Given information
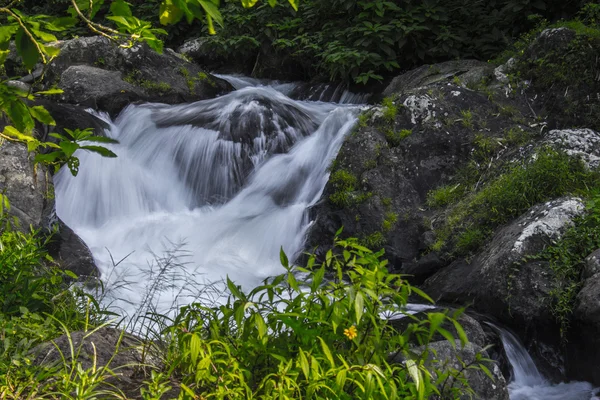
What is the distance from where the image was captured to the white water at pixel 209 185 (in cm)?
707

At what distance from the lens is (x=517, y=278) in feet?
17.1

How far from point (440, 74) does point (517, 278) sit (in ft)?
17.6

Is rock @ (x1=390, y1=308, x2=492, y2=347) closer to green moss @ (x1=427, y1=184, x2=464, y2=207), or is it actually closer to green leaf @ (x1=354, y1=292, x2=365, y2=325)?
green leaf @ (x1=354, y1=292, x2=365, y2=325)

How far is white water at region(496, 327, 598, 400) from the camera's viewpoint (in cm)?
455

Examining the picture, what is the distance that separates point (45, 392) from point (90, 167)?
588 cm

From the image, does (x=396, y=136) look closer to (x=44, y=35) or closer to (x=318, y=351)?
(x=318, y=351)

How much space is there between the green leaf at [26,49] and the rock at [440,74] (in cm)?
760

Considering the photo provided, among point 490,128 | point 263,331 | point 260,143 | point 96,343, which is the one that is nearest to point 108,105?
point 260,143

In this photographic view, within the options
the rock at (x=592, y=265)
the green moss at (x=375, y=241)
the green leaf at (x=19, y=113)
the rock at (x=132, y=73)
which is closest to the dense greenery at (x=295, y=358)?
the green leaf at (x=19, y=113)

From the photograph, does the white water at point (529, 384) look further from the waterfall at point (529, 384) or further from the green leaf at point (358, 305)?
the green leaf at point (358, 305)

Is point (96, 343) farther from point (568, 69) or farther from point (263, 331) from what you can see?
point (568, 69)

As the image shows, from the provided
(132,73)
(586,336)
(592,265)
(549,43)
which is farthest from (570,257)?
(132,73)

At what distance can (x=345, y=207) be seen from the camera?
696 centimetres

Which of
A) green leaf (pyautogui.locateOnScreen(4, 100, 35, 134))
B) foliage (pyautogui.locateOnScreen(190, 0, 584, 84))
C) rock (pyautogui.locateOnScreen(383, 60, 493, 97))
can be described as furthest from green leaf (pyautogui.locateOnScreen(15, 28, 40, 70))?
foliage (pyautogui.locateOnScreen(190, 0, 584, 84))
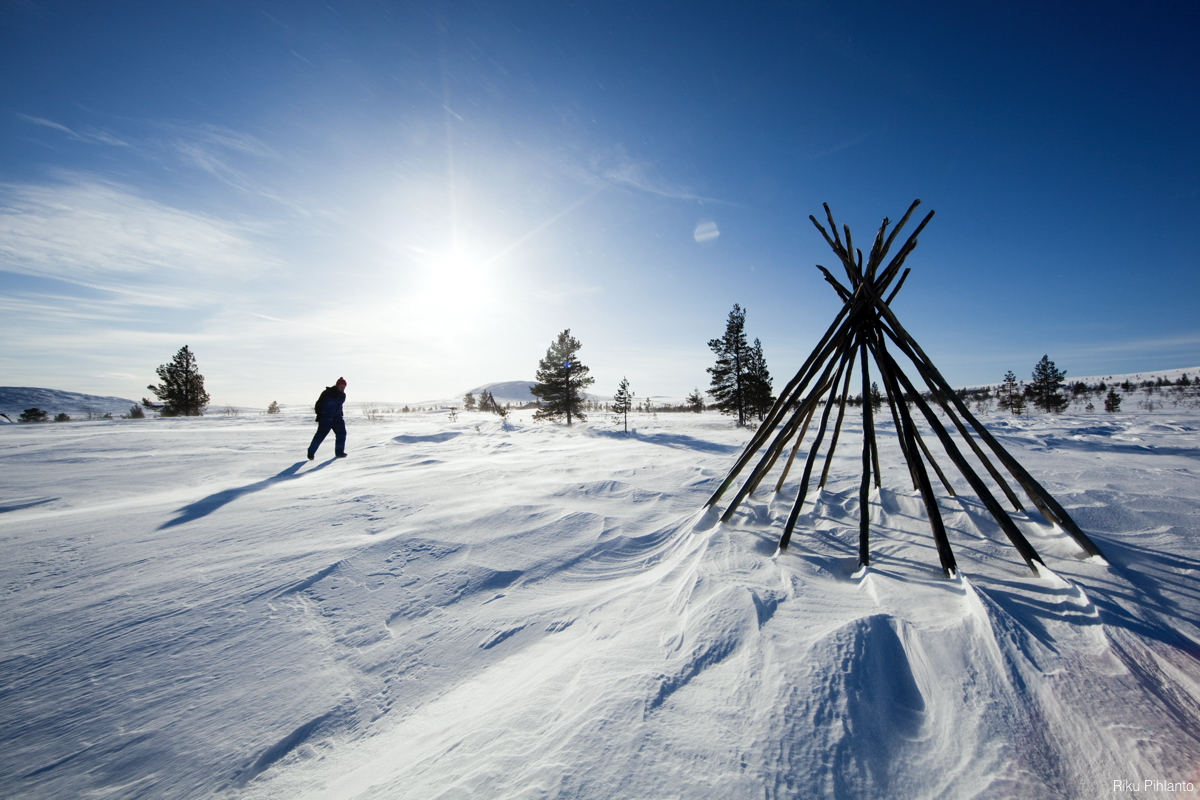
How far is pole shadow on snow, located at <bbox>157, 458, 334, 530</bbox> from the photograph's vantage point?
3377 millimetres

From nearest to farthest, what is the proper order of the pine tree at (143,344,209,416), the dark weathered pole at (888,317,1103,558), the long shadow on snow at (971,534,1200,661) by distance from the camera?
1. the long shadow on snow at (971,534,1200,661)
2. the dark weathered pole at (888,317,1103,558)
3. the pine tree at (143,344,209,416)

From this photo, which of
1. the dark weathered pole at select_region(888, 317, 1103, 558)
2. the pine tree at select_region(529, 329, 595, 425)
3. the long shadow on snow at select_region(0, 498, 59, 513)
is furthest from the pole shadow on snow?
the pine tree at select_region(529, 329, 595, 425)

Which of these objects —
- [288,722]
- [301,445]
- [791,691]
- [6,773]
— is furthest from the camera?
[301,445]

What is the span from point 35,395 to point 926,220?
2833 inches

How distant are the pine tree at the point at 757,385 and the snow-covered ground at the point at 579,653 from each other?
17143 millimetres

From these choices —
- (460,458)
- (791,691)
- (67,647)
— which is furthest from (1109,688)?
(460,458)

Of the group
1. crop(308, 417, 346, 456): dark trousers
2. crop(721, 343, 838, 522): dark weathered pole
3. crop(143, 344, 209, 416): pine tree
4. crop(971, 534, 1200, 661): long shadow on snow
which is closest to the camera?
crop(971, 534, 1200, 661): long shadow on snow

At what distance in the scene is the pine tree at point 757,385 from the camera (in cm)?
2062

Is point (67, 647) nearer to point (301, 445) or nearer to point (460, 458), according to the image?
point (460, 458)

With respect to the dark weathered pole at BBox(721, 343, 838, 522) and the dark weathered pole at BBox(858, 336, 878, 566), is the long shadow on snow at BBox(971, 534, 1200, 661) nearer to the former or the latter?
the dark weathered pole at BBox(858, 336, 878, 566)

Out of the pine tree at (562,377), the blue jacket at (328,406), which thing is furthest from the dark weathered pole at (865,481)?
the pine tree at (562,377)

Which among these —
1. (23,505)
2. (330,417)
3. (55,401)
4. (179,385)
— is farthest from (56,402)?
(23,505)

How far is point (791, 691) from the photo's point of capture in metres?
1.54

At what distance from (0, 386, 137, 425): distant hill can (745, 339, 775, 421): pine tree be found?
50.3 meters
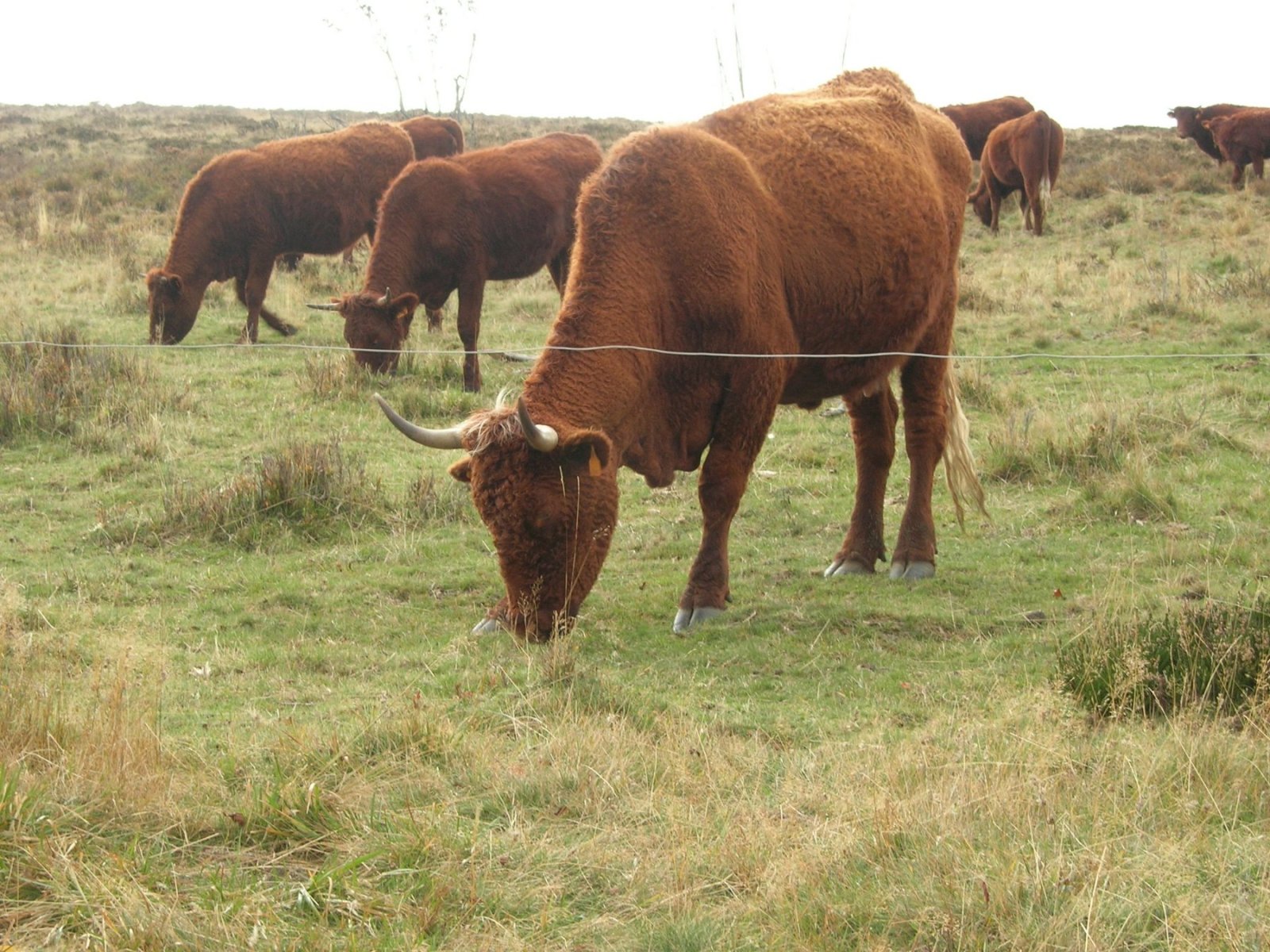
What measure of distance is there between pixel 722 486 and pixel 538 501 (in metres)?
1.31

Your objective
Change "furthest" to "farthest" in the part of the entries that opens with the line containing "How far is pole" and closes with the line containing "2833 inches". Write out that part again with nothing else altered.

Result for this exercise
How far is pole shadow on snow, located at <bbox>157, 458, 334, 530</bbox> from the photograph's vantage point?
3377 millimetres

From nearest to farthest, what is the proper order of the pine tree at (143,344,209,416), the dark weathered pole at (888,317,1103,558), the long shadow on snow at (971,534,1200,661) by distance from the camera?
1. the long shadow on snow at (971,534,1200,661)
2. the dark weathered pole at (888,317,1103,558)
3. the pine tree at (143,344,209,416)

From this photo, which of
1. the dark weathered pole at select_region(888, 317, 1103, 558)
2. the pine tree at select_region(529, 329, 595, 425)
3. the long shadow on snow at select_region(0, 498, 59, 513)
is farthest from the pole shadow on snow?
the pine tree at select_region(529, 329, 595, 425)

Which of these objects —
- [288,722]
- [301,445]
- [791,691]
- [6,773]
— is farthest from the camera?
[301,445]

What is the span from point 35,395 to point 926,220?
2833 inches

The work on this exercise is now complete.